_Document extract_
But Saudi King Abdullah had a different objective: it was not the
triumph of Fatah he sought, for he had little confidence in Abbas, but
rather the detachment of Hamas from Iran through a rapprochement
between Hamas and Fatah.

At Saudi invitation, Haniyeh, Meshal, and Abu Mazen met at Mecca. The
King arranged a compromise on February 8, 2007, that included shared
power, and he underwrote the deal with a billion-dollar pledge. Hamas
Prime Minister Haniyeh had only to "respect" previous PA agreements.
The dealmakers were photographed praying together at Islam's holiest
mosque and then sent back to the PA to make it work. This was coupled
with a revival of a Saudi-sponsored Arab League peace plan dating from
March 2002. Olmert had some pleasant words for this, but the parts
dealing with borders, Jerusalem, and refugees were obviously
unacceptable to Israel. Haniyeh abstained on the vote to revive the
plan when the League met on March 28-29 in Riyadh.

King Abdullah seemed bolder than his predecessors but, in fact, he was
following a well-scripted Saudi pattern. In principle, Riyadh had no
objections to an Islamic state, and had never liked Henry Kissinger's
step-by-step approach pairing Israel and an Arab state in negotiations
under American auspices. The Saudis were now asking the United States
and the Quartet to recognize Hamas' legitimacy as the price of prying
it away from Iran and to abandon the direct negotiations among the
parties for a solution that might be imposed from above, providing, of
course, that Israel could be brought to terms. That was Washington's
assignment.

There was embarrassment and anger all around. Abu Mazen, who had
promised no deals unless the Israeli soldier was released along the
lines of an Egyptian scheme for prisoner exchange, had failed again.
Egypt and Jordan, too, were not enthusiastic about Saudi leadership of
a peace initiative. They hastened to become the principal
interlocutors between Israel and the Arab League plan. When the Saudis
declined to participate in what might have been a new international
conference with Israel, the Olmert government also lost its
enthusiasm.

_Dataset extract_

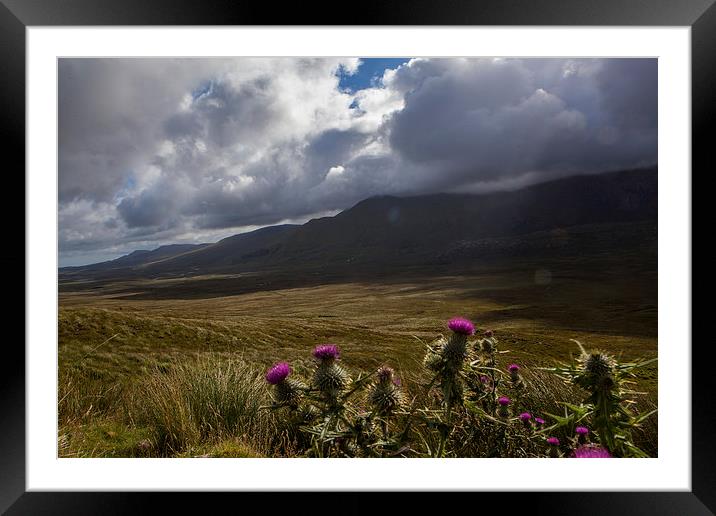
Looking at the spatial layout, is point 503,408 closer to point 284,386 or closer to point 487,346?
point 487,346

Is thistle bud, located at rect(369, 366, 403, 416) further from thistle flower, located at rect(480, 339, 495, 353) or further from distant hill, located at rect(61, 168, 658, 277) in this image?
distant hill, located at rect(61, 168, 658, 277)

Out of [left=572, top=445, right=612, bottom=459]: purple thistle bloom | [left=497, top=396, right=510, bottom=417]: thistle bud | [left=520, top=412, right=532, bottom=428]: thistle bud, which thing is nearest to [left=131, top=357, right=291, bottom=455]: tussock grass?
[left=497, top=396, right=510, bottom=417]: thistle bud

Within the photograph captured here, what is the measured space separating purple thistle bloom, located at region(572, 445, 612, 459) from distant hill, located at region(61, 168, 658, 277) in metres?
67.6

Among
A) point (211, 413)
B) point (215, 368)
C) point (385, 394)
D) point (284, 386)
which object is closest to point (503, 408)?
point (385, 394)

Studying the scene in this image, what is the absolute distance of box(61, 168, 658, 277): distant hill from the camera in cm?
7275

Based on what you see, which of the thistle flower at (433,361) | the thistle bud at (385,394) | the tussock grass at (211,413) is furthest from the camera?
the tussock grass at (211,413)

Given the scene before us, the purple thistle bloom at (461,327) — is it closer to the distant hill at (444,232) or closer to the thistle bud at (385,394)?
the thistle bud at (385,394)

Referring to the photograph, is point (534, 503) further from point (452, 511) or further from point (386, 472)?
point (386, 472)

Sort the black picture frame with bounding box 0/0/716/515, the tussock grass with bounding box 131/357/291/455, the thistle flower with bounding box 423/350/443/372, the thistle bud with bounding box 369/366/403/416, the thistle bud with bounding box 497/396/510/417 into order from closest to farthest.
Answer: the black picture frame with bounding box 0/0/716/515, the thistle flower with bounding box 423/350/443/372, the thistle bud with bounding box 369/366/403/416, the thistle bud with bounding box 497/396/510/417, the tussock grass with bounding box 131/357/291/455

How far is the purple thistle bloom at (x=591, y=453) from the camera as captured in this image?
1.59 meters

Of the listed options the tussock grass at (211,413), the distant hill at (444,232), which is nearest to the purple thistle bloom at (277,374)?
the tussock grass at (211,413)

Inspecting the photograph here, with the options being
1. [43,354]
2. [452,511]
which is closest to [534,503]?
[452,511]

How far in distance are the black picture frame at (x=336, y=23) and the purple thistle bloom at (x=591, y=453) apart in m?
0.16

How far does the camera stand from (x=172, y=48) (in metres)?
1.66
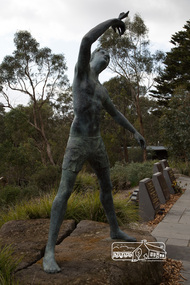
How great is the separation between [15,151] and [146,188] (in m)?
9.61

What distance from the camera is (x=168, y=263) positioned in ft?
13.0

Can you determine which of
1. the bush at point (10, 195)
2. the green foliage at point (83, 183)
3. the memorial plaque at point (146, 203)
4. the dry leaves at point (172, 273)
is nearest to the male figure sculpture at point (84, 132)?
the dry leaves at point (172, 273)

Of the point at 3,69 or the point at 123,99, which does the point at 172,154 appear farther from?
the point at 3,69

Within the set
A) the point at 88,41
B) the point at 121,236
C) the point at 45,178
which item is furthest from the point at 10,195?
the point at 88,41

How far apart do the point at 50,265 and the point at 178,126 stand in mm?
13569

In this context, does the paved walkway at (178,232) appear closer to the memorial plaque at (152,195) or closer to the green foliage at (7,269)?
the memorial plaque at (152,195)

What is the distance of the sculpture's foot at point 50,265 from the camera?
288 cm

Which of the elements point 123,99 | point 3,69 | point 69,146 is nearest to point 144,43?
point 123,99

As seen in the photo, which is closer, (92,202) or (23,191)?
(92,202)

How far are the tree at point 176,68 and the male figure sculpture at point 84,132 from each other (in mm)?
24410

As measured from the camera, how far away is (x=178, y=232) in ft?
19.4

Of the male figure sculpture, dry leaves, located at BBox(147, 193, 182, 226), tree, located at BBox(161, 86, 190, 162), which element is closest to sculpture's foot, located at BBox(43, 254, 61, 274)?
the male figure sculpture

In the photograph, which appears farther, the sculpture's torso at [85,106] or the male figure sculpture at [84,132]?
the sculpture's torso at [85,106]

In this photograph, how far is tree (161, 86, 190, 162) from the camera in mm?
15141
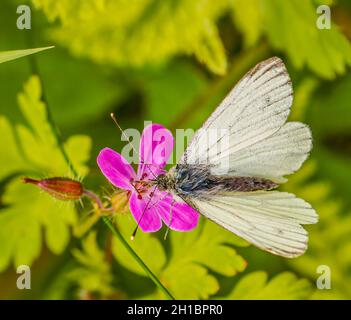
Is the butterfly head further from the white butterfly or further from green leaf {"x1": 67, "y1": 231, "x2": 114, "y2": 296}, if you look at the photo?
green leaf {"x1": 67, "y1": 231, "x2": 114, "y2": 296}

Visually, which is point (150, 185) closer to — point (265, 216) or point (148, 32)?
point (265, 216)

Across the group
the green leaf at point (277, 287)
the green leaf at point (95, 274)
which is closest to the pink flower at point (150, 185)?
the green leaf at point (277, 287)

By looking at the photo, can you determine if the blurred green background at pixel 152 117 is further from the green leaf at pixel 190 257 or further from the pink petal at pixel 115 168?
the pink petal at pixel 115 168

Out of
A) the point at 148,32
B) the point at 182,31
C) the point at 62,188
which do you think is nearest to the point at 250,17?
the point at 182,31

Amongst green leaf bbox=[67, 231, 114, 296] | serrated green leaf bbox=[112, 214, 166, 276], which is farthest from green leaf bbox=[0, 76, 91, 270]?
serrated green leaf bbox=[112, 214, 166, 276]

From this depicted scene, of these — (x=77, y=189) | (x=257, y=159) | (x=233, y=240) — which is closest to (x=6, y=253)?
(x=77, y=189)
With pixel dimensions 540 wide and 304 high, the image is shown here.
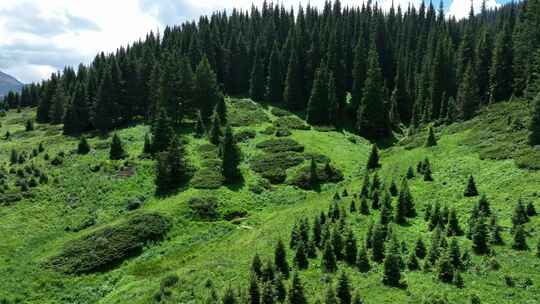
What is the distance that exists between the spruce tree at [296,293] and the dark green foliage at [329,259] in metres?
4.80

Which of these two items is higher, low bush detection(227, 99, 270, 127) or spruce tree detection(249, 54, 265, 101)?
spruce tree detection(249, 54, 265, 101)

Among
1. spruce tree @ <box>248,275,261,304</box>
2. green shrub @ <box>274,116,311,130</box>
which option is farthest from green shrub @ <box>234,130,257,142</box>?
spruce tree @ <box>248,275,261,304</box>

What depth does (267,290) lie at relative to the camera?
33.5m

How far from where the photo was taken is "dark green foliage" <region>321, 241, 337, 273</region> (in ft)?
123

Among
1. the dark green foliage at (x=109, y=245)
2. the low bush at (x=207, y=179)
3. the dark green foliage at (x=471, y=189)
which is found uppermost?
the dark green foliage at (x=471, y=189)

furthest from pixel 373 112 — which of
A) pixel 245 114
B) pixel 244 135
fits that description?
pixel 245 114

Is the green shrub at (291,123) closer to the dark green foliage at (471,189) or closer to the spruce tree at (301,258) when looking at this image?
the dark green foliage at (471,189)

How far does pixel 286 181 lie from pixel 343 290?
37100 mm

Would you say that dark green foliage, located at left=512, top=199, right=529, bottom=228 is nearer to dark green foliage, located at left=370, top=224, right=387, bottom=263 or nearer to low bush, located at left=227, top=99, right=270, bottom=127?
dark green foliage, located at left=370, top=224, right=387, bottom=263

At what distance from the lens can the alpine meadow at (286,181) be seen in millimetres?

* * *

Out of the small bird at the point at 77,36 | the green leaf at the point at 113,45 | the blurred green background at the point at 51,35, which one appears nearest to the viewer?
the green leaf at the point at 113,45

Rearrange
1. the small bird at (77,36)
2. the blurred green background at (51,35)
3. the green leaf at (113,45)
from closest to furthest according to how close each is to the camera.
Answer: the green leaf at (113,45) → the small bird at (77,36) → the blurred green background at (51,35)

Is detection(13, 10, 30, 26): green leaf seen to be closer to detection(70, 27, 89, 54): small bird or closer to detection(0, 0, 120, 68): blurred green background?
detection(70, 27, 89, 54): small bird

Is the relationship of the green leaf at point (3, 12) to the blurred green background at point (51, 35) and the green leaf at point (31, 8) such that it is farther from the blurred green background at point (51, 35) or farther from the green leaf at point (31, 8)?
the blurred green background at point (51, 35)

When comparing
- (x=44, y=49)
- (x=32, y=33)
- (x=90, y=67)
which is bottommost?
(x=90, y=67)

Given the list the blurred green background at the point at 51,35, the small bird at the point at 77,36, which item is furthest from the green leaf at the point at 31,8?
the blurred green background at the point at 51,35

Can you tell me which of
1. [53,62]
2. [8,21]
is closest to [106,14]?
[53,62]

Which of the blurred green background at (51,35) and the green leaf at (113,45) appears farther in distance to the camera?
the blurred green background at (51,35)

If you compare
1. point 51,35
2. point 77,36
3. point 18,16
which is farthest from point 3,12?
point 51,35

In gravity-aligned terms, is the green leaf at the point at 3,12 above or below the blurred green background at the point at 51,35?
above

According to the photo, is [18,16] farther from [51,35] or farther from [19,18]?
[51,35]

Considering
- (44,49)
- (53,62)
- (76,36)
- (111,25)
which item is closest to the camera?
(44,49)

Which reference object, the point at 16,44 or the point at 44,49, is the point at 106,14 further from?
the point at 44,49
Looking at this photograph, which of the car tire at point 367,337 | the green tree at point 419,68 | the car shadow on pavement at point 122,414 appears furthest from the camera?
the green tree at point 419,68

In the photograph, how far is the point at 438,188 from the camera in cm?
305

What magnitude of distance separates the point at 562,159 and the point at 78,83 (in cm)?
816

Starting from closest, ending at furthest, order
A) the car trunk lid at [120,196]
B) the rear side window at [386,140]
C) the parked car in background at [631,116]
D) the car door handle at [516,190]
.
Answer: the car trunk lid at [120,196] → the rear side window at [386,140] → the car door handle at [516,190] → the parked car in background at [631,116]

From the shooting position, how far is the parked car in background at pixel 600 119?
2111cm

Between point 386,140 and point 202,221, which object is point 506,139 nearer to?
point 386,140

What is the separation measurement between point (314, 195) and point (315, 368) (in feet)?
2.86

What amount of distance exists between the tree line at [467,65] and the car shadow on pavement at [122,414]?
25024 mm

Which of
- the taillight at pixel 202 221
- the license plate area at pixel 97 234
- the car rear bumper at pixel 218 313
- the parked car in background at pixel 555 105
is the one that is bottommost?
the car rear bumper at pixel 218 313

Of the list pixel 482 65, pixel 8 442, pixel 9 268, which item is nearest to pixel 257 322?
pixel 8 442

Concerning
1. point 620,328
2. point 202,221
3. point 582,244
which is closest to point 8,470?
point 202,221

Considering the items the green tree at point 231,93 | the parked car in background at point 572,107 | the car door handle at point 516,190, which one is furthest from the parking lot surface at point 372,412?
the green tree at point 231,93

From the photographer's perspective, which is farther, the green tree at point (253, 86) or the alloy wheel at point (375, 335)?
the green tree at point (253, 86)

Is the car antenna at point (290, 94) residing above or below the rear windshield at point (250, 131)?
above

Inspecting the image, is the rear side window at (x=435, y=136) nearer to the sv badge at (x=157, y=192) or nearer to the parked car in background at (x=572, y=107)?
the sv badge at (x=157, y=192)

_Tasks to complete_
[1] According to the excerpt on the Mecca agreement, how much money did King Abdullah pledge to underwrite the deal?
[2] From the excerpt on the Mecca agreement, reproduce word for word the stretch from "There was embarrassment" through "enthusiasm.".

_Results of the tasks_
[1] A billion dollars.

[2]
There was embarrassment and anger all around. Abu Mazen, who had
promised no deals unless the Israeli soldier was released along the
lines of an Egyptian scheme for prisoner exchange, had failed again.
Egypt and Jordan, too, were not enthusiastic about Saudi leadership of
a peace initiative. They hastened to become the principal
interlocutors between Israel and the Arab League plan. When the Saudis
declined to participate in what might have been a new international
conference with Israel, the Olmert government also lost its
enthusiasm.